You may have never heard of the renminbi before, but you will start hearing it more and more. It is the native Chinese currency that China is now promoting for international trade - and banks are listening...
Cross-border trade in renminbi totalled Rmb70.6bn ($10bn) in the first half of the year – about 20 times the Rmb3.6bn recorded in the second half of 2009.
But those figures remain tiny compared to the $2,800bn worth of goods and services that were traded across China’s borders last year, most of which was settled in dollars or euros.
Clearly this is just the beginning. So how does this impact you? Every dollar used in a foreign transaction represents a dollar of wealth.

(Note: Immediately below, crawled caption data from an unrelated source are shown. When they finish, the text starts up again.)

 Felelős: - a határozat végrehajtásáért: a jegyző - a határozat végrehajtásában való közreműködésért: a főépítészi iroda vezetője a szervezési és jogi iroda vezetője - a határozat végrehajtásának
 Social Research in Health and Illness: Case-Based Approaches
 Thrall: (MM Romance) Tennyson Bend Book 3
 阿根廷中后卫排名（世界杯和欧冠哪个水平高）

It is paper that the US government printed up (or electronically created) and then sold to someone for real value. If people stop trading in our currency, the value of our currency declines which means all imports become more expensive (e.g., oil, flat screens, etc.) In other words, it is one more indicator pointing towards inflation.
Yes, we have not seen inflation take off just yet, but that is only because domestic firms understand that we are headed into a deeper recession/depression and consumers across the US have drastically slowed their spending (we are actually saving money now). These are deflationary moves. In the near term, we may see deflation of US goods (and high unemployment), but at some point the market imbalances are going to get away from the Fed and you will see the dollar collapse and inflation go sky-high. The only way to solve this problem is to drastically cut federal spending (e.g., by at least 30%).